Mas a reação não foi tão consensual. Desde logo porque referia que as bolsas da Fundação para a Ciência e a Tecnologia (FCT) estavam atrasadas quando era sabido que os resultados só seriam conhecidos em setembro. Mas António tem outra versão da história. “A FCT dizia aos candidatos que ligavam para lá que estava com grandes atrasos e que não ia cumprir os prazos, devido à covid e porque em agosto iam todos de férias. Eu mencionei isso na minha campanha, para explicar às pessoas que tinha explorado outras opções de financiamento para o doutoramento, mas que estas não ofereciam as garantias necessárias. Depois, quando a minha campanha começou a correr bem e veio na primeira página dos jornais, a FCT decidiu vir a público dizer que afinal nada estava atrasado.” Olhando agora para trás, para os polos opostos das reações que lhe chegaram, António acha mesmo que houve uma “divisão ideológica”. “Os liberais gostaram. As esquerdas dirigistas odiaram. É normal. Eu tive o desplante de tentar resolver um problema sozinho. Não esperei pelo Estado. E pelo caminho ainda critiquei o Estado. Em Portugal, é pecado”, atira, corrosivo. Na verdade, confirmou à “Notícias Magazine”, nunca chegou a ter direito à bolsa. Já em relação à campanha, acabaria mesmo por conseguir os 25 mil euros pretendidos.

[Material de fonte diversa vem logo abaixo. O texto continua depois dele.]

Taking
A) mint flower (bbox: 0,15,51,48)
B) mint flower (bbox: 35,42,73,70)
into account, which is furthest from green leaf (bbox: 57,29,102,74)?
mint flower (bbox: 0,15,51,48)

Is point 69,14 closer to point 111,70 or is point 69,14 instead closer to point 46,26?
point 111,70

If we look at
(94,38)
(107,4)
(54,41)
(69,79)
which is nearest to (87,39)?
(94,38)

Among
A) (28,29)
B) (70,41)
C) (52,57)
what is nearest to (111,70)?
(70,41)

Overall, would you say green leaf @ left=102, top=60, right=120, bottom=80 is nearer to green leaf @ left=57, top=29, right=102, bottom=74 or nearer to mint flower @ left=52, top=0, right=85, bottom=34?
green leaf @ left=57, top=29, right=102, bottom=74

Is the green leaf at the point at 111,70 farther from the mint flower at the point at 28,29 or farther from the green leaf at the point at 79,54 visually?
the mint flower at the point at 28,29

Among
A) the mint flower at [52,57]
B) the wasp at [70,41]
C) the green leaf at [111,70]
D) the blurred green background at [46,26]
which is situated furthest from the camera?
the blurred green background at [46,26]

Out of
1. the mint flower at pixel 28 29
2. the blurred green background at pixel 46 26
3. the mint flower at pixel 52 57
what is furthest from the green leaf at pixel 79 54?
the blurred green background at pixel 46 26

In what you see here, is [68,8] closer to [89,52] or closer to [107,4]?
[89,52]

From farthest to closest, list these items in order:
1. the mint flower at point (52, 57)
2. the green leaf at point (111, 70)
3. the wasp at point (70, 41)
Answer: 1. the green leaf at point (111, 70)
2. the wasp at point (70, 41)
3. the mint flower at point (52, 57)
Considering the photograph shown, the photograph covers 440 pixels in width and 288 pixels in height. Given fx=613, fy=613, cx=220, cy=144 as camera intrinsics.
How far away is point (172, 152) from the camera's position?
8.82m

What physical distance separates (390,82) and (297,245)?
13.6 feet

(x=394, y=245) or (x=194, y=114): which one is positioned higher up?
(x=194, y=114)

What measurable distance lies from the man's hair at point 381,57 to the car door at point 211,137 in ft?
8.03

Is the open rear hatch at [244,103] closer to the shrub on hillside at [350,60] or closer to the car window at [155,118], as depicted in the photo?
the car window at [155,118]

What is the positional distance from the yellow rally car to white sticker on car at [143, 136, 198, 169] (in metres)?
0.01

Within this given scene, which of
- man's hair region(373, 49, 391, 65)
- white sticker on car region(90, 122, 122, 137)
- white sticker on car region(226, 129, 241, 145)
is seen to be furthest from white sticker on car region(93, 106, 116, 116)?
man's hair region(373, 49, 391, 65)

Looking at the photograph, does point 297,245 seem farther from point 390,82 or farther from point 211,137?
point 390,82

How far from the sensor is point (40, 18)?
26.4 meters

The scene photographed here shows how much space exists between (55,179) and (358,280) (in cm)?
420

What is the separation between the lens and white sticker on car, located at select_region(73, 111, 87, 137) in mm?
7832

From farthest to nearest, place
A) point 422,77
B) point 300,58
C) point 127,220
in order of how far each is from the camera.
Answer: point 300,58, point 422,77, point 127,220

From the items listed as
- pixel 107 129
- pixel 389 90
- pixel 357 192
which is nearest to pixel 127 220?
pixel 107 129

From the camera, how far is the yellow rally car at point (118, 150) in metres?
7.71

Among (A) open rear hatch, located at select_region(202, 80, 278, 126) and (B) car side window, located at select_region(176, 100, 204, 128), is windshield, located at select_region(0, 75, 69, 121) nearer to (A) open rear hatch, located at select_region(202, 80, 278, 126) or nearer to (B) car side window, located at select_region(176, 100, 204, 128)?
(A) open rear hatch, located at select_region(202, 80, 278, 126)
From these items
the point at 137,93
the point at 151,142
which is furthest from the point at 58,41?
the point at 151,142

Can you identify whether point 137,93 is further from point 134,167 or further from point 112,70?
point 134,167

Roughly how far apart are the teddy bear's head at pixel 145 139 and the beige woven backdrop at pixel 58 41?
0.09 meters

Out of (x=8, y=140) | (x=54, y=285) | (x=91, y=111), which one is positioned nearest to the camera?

Em 2019, Catarina Barbosa foi uma das responsáveis pelo movimento “Greve Cirúrgica” (dos enfermeiros) e pela realização de dois crowdfundings que, ao todo, amealharam perto de 800 mil euros
(Foto: Gonçalo Villaverde/Global Imagens)

Uma navegação rápida pelos crowdfundings recentes conduz-nos a outras campanhas menos usuais. Como a de uma jovem que diz querer singrar no mundo da música, mas que garante ter ficado sem computador antes de conseguir lançar um EP e que, portanto, pede dois mil euros para comprar um novo (a 36 dias do final da campanha, tinha conseguido 18% do montante em causa). Ou a de Catarina Urbani, influencer que chegou a entrar na famosa série “Morangos com açúcar”, e que, no final do ano passado, lançou uma campanha a pedir 6500 euros para renovar uma casa antiga. A campanha chegou a inspirar críticas pelo motivo em causa, mas Catarina conseguiu mesmo atingir o montante desejado. A propósito, Yoann Nesme, da PPL, esclarece que a plataforma não coloca qualquer tipo de travão, por mais inusitada que a motivação possa parecer. “Não bloqueamos nenhuma campanha com base na intervenção. O que fazemos é verificar sempre a identidade do promotor, através do envio dos documentos pessoais, para evitar situações de fraudes ou campanhas falsas.” E assim as razões que servem de inspiração a estes financiamentos colaborativos chegam hoje até onde a imaginação alcança.